戦争を考える人を委員から外す政府2020年10月10日 14:29

日本政府が日本学術会議の「総合的・俯瞰的な活動を確保する観点から」任命を拒否した東大文学部の加藤陽子教授は、近現代史のスペシャリストです。NHKの夏の戦争特集においても「戦後75年 私たちはなぜ戦争の歴史を学ぶのか」と題した8月13日の報道番組『視点・論点』に出演しました。つまりNHKの解説委員の説明だけでは困難な「国家による政策の是非をめぐっての鋭い意見対立が社会を分断する事態」への的確な“視点・論点”を提出してもらう専門家として登壇しているわけです。
2009年に高校生へ向けて書いた『それでも、日本人は「戦争」を選んだ』とそれに続く『戦争まで』が累計36万部を越えたのは、前出の“なぜ戦争の歴史を学ぶのか”という問いに専門家として真正面から応えたものだからに違いありません。
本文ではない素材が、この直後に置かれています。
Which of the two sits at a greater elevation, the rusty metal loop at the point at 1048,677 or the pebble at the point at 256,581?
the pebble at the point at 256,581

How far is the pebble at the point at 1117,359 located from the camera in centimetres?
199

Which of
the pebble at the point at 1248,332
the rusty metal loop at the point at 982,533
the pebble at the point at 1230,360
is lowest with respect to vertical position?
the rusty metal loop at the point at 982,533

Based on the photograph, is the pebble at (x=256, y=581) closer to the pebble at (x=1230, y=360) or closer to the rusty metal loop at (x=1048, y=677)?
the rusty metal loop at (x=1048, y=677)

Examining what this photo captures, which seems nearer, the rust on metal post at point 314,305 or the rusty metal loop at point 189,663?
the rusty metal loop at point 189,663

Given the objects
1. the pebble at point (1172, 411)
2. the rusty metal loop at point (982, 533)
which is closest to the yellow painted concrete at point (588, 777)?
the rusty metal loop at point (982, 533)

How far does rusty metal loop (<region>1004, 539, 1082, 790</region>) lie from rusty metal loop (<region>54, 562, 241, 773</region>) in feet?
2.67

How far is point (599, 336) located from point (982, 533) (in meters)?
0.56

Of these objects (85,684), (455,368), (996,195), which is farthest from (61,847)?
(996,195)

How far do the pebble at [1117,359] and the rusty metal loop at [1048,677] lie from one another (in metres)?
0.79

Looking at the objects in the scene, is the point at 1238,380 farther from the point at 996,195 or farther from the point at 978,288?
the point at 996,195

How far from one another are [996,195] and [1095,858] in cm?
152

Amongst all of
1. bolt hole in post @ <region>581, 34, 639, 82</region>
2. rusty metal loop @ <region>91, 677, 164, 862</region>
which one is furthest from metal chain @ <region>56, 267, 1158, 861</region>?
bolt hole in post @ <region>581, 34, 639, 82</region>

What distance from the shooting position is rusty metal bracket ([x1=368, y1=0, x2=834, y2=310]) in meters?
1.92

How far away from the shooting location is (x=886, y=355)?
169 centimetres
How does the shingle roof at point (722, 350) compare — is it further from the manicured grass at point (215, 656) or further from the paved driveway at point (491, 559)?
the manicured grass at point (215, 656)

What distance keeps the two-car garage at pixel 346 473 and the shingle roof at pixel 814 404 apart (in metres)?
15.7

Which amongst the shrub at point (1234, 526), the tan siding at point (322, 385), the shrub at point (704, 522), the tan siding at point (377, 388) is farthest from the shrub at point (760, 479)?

その『戦争まで』の後書き(「おわりに」)には、江戸の儒学者荻生徂徠から教えられたとして、以下のような言葉が引かれています。「いにしえにあって学問は、「飛耳長目の道」と表現されていたといいます。飛耳長目とは、あたかも耳に翼が生え、遠くに飛んで行って聞いてくるように、自国にいながら他国のことを理解することであり、また、あたかも望遠鏡のように遠くを見通せる「長い目」で眺めるように、現在に生きながら昔のことを理解できること、という意味です」
前出番組の解説記事は今もNHK解説委員室のページにありますが、そこには、番組で述べた次の言葉が残されています。「鋭く意見が対立する状況では、それぞれの主張を支える根拠や決定へ至るプロセスが、国民の前で十分に情報開示されることが本当に大切だと思います。コロナ禍の中で戦争の歴史を考える意味はそこにあります。」
今、この時を暗示していたような歴史家の言葉に深くうなづかされます。